§ **DESCRIPTION OF THE TASK**:
Copy the data below word for word, from the start of the data through the line that contains "843 centimetres".

(Source data)
┌──

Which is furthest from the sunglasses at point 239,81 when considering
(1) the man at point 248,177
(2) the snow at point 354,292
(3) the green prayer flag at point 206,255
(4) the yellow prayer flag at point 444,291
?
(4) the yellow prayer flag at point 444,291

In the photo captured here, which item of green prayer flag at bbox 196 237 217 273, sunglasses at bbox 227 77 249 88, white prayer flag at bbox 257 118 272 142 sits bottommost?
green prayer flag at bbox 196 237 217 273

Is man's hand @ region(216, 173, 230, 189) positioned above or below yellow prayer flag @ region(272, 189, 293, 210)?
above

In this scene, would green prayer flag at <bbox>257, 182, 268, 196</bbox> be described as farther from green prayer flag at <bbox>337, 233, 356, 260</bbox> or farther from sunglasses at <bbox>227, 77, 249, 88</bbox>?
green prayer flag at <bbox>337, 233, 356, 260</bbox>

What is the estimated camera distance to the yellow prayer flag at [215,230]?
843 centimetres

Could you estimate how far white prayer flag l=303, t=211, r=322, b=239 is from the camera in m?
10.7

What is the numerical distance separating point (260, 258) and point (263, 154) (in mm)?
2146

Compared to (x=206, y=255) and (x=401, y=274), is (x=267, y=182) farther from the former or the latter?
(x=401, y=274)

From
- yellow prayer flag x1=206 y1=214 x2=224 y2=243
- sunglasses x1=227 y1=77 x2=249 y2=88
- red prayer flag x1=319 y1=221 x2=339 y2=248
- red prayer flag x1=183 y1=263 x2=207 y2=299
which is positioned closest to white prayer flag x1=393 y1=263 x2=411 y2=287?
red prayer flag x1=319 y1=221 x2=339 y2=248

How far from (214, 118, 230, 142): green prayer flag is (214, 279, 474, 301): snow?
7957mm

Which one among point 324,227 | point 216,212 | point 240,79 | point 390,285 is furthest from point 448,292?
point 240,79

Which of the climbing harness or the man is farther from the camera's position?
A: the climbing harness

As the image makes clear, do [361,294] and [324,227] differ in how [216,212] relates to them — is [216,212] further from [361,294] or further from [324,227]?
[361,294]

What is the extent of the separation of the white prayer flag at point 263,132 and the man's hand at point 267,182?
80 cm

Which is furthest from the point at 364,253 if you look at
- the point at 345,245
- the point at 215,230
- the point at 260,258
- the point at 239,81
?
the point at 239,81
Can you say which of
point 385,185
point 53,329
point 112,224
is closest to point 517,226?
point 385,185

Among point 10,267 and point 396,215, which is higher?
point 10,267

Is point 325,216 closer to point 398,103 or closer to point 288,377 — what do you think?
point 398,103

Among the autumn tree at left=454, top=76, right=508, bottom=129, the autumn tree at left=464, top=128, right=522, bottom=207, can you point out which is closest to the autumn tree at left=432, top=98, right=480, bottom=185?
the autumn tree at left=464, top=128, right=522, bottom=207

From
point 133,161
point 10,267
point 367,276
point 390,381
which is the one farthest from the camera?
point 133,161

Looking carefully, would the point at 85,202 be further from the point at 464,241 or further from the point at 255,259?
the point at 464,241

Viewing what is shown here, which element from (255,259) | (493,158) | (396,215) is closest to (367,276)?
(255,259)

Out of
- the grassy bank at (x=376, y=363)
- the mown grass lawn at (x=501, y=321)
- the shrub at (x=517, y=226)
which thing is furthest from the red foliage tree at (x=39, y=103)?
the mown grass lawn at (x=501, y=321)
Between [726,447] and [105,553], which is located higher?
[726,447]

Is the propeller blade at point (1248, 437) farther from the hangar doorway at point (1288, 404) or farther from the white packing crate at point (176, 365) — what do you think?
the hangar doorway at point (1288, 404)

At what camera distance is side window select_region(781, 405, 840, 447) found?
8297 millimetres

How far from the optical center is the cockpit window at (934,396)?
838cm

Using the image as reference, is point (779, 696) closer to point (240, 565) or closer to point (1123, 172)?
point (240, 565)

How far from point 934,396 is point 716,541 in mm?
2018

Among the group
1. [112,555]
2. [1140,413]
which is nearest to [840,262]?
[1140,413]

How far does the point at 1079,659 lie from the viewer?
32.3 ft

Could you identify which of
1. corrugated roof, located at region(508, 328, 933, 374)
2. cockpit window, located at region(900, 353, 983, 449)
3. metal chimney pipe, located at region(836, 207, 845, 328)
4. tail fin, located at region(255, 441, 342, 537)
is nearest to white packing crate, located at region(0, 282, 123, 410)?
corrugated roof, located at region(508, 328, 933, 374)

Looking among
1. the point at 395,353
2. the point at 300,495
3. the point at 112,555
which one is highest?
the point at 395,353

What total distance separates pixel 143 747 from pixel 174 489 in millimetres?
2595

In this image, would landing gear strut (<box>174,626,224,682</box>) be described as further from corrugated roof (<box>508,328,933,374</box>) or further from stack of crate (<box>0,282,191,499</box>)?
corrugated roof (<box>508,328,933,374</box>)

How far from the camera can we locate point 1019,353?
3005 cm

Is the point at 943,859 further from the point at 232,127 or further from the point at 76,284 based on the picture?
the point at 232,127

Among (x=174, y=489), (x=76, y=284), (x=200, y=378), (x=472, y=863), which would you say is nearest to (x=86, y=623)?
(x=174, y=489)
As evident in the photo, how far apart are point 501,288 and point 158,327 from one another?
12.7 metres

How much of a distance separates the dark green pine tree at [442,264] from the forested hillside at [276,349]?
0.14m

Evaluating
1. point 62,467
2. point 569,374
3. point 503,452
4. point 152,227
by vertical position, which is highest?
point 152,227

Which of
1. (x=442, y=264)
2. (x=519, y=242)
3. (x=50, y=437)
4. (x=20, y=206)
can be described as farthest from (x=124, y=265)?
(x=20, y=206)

└──

§ **SOLUTION**:
Which is furthest from the sunglasses at point 239,81 when considering
(1) the man at point 248,177
(2) the snow at point 354,292
(3) the green prayer flag at point 206,255
(4) the yellow prayer flag at point 444,291
?
(4) the yellow prayer flag at point 444,291

In the photo captured here, which item of green prayer flag at bbox 196 237 217 273, sunglasses at bbox 227 77 249 88, white prayer flag at bbox 257 118 272 142 sits bottommost?
green prayer flag at bbox 196 237 217 273

Is man's hand @ region(216, 173, 230, 189) positioned above or below yellow prayer flag @ region(272, 189, 293, 210)?
above

In this scene, would green prayer flag at <bbox>257, 182, 268, 196</bbox> be described as farther from green prayer flag at <bbox>337, 233, 356, 260</bbox> or farther from sunglasses at <bbox>227, 77, 249, 88</bbox>?
green prayer flag at <bbox>337, 233, 356, 260</bbox>

What is the estimated camera distance to the yellow prayer flag at [215,230]?
843 centimetres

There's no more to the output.